With that stated, I can't wait to tell you about this latest find. I have been searching for a book on preserving food for ages, and even went so far as to purchase "Preserving the Taste" by Edon Waycott, which was recommended on another blog. I was disappointed with the book.
So the hunt was on again. I happened to be "over the mountain" at a shopping mall and popped into the bookstore there. Shelves and shelves of recipe books - and I didn't have enough time to do them justice. I gave the shelves a quick once over - and fortuitously my eyes came to rest on exactly the section that I needed. In bold, rather garish, print I read: "The Preserving Book" by Lynda Brown. (Click here to see it on kalahari.net or here for amazon.com). I grabbed the book with my free hand, put down my shopping bags in my other hand, and began to hastily page through it.
I couldn't believe my eyes - it was absolutely perfect! I had just won the preserving book lottery! I was so excited that I shouted out, "That's it!". (I only realised that I had vocalised my thoughts when I noticed heads turning my way LOL).
I am going to try and give you a glimpse of what is in this book, but it is so full of fresh and amazing ideas that I hardly know where to start.
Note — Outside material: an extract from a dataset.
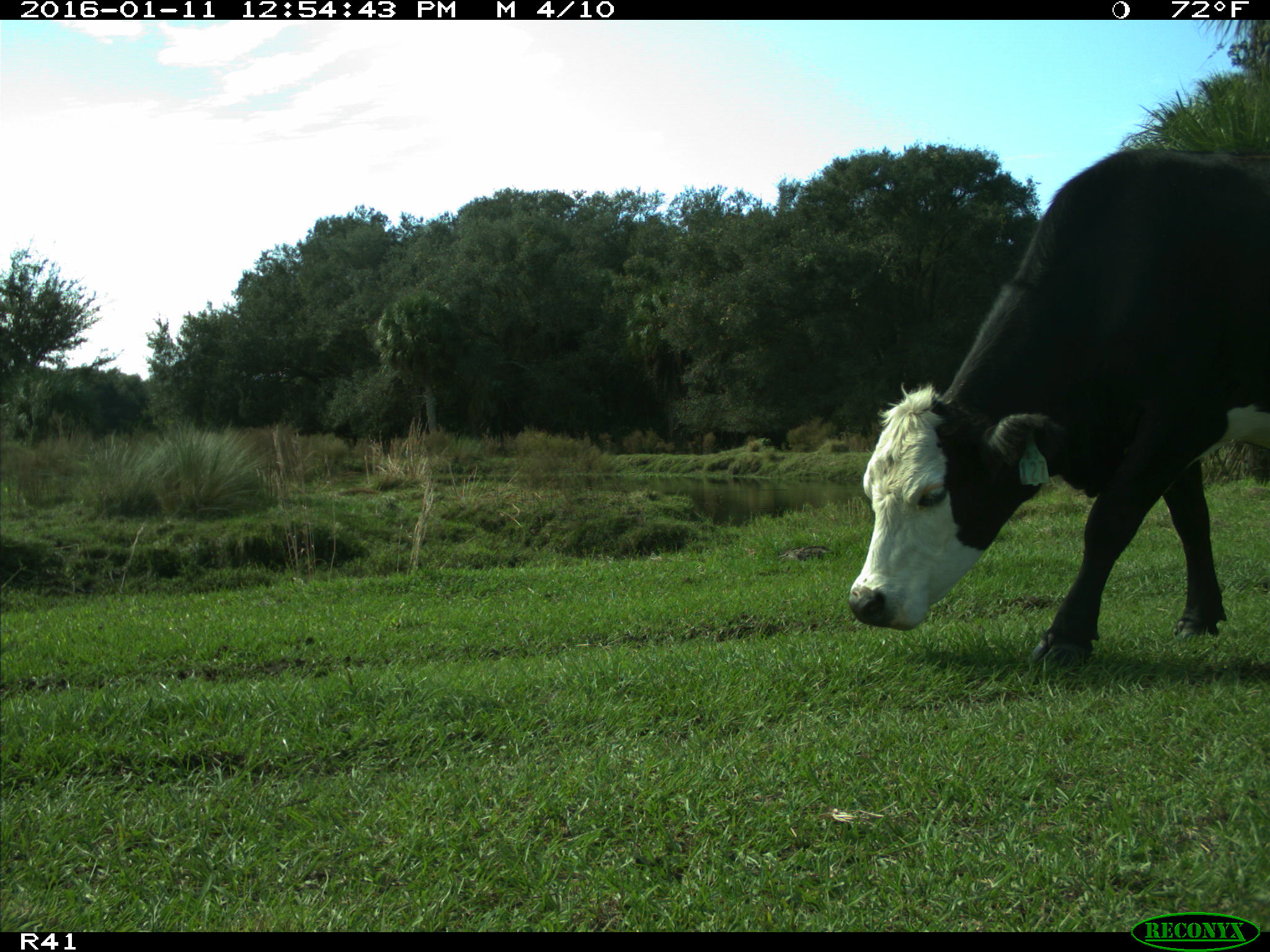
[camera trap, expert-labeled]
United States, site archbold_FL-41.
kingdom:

It provides a chart, and details, on 29 fruits and 42 vegetables and advises which is suitable for preserving via:
natural (leaving in the ground, clamping)
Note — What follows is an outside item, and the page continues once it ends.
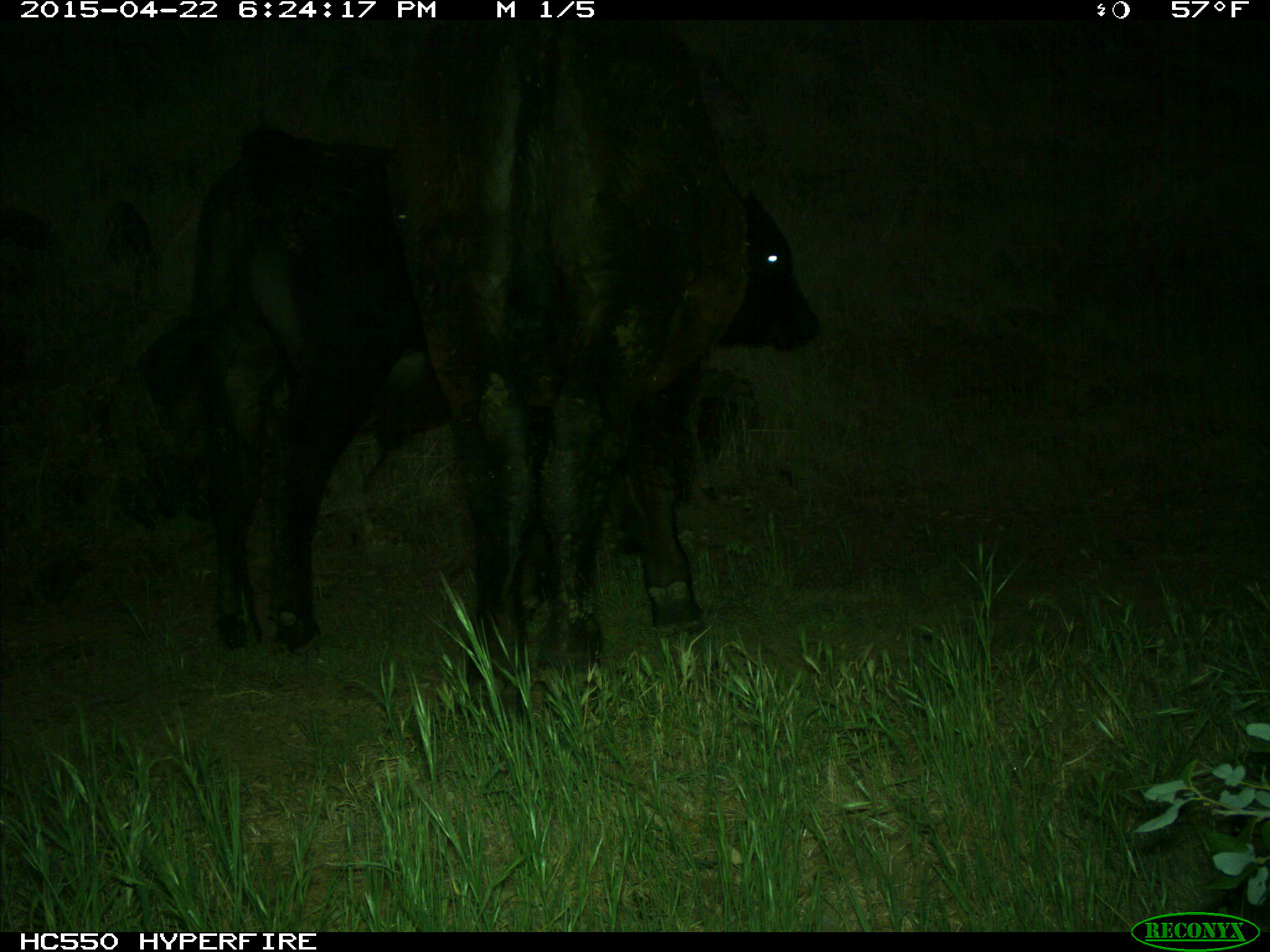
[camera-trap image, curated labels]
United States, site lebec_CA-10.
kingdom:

fruit cheeses (intensely flavoured fruit preserves) butters and curds
cordials / syrups
ketchup and sauces
preserving in oil
salting and curing (vegetables/fish and meat)
and brewing and wine making!
The pages are jam packed (LOL with or without the pun) with information and incredible photographs / illustrations. Hopefully, without infringing on copyright, here is a taster of what the book contains:
There are so many details, and delicious recipes in this book - I couldn't wait to start. But it was near the end of the day. My eyes happened to fall on an absolute gem - "Bottled whole tomatoes". Easy peasy - just wash the tomatoes, sprinkle salt and sugar and lemon juice over them - toss, ram into your preserving jar, seal and cook via the hot bath method. Brilliant! Even this novice could do that. I did :-)
I used some surplus baby tomatoes which I had harvested on Friday. The recipe is easily convertible for cooking in the solar oven.
|The tomatoes "shrink" whilst they are in the|
hot water bath - producing a delicious juice :-)
It is the type of book that one can use over and over again and then, when one is too old to continue preserving, pass it on to a daughter or son and it will still be applicable in 50 - 100 years time.
Now - all I need to do is get to the local market and purchase all those fruits and vegetables which I am unable to grow but would like to preserve... I now know how!